* [Reading text]:
After several conversations with the Environmental Commissioner of Ontario, the Muskrat Lake Association (MLA) submitted a Request for Review under the Environmental Bill of Rights in June 2017 asking for a Protection Plan and a Protection Act for Muskrat Lake similar to what Lake Simcoe has.

On June 30, 2019 the MLA received an email and report from Mr. Bruce Bateman, Assistant Deputy Minister, of MECP and in the conclusion states that: “… the Ministry is able to conclude that it has existing environmental policies , legislation, regulations, tools, programs, and plans that can help address water quality issues in Muskrat Lake (i.e. phosphorus contamination) in accordance with its mandate. …. The Ministry recognizes the importance of resilient communities and local solutions based on science and evidence-based methods.”

In other words, you’re on your own.   

There was no mention about the MLA request for a Protection Plan or a Protection Act.

In that document the MLA understood, as stated by the International Joint Commission on the Great Lakes, that “Enforceable Regulations” are required as voluntary action is not sufficient to resolve the issues of nutrient contamination.

* [Written task 1]: Present everything in the listing from the line containing "How far is pixel" down to the end of the listing as a Markdown table with the columns Row and Line, omitting blank lines.

* [Supplied entries]:
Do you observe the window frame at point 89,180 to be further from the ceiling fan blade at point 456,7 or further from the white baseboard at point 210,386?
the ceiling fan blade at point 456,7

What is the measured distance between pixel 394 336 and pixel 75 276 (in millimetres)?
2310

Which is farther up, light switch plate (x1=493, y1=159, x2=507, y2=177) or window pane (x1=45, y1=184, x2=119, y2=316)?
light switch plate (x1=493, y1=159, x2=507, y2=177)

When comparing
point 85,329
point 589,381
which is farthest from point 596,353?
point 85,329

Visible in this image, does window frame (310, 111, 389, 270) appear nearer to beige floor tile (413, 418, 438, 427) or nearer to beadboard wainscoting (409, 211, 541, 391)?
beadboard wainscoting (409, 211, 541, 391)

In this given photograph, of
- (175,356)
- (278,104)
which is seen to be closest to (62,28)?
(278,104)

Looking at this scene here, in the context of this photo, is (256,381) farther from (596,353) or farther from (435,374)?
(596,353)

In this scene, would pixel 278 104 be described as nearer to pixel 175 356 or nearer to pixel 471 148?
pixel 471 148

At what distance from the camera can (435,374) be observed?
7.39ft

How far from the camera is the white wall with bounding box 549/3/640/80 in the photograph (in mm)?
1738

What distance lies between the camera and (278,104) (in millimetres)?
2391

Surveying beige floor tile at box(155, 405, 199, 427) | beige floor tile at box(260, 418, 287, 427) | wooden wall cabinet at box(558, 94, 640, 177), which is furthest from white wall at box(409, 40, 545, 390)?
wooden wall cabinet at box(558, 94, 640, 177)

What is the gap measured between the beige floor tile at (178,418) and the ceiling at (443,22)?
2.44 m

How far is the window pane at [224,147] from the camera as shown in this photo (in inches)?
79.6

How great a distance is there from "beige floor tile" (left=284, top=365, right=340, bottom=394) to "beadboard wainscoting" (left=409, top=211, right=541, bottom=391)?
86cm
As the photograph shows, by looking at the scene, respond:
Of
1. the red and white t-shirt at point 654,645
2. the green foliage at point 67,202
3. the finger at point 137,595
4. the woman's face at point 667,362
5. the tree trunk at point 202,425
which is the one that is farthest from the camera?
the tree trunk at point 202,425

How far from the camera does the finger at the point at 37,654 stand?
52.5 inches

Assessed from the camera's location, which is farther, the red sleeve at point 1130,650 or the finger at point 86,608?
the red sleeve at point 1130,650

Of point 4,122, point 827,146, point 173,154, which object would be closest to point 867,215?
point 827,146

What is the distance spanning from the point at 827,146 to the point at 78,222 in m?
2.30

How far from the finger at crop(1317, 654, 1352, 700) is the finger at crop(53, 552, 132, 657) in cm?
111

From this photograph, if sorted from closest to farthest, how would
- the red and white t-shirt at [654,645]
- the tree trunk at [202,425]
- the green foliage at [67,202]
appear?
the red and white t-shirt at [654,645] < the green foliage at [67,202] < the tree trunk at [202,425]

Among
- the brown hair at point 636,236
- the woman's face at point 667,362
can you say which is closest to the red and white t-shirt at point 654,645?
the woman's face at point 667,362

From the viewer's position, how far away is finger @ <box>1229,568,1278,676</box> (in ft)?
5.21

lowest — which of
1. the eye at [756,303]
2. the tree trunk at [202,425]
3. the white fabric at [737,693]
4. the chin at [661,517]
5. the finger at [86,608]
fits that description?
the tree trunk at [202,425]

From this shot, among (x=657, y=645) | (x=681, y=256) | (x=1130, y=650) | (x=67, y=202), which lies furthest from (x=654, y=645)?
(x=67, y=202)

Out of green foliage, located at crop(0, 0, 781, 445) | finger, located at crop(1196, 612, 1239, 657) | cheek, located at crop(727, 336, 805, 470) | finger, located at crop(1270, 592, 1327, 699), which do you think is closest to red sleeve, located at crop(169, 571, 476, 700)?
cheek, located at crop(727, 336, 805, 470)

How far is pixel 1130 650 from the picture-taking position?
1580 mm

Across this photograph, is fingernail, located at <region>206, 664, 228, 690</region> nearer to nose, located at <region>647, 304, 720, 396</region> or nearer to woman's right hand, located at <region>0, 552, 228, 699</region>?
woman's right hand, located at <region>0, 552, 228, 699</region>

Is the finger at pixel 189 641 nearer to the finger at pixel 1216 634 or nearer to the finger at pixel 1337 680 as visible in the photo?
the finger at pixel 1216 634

* [Written task 2]: Copy the full text about the Muskrat Lake Association's request for review, word for word.

* [Reply 1]:
| Row | Line |
|---|---|
| 1 | How far is pixel 1130 650 from the picture-taking position? |
| 2 | 1580 mm |
| 3 | Across this photograph, is fingernail, located at <region>206, 664, 228, 690</region> nearer to nose, located at <region>647, 304, 720, 396</region> or nearer to woman's right hand, located at <region>0, 552, 228, 699</region>? |
| 4 | woman's right hand, located at <region>0, 552, 228, 699</region> |
| 5 | Is the finger at pixel 189 641 nearer to the finger at pixel 1216 634 or nearer to the finger at pixel 1337 680 as visible in the photo? |
| 6 | the finger at pixel 1216 634 |

* [Reply 2]:
After several conversations with the Environmental Commissioner of Ontario, the Muskrat Lake Association (MLA) submitted a Request for Review under the Environmental Bill of Rights in June 2017 asking for a Protection Plan and a Protection Act for Muskrat Lake similar to what Lake Simcoe has.

On June 30, 2019 the MLA received an email and report from Mr. Bruce Bateman, Assistant Deputy Minister, of MECP and in the conclusion states that: “… the Ministry is able to conclude that it has existing environmental policies , legislation, regulations, tools, programs, and plans that can help address water quality issues in Muskrat Lake (i.e. phosphorus contamination) in accordance with its mandate. …. The Ministry recognizes the importance of resilient communities and local solutions based on science and evidence-based methods.”

In other words, you’re on your own.   

There was no mention about the MLA request for a Protection Plan or a Protection Act.

In that document the MLA understood, as stated by the International Joint Commission on the Great Lakes, that “Enforceable Regulations” are required as voluntary action is not sufficient to resolve the issues of nutrient contamination.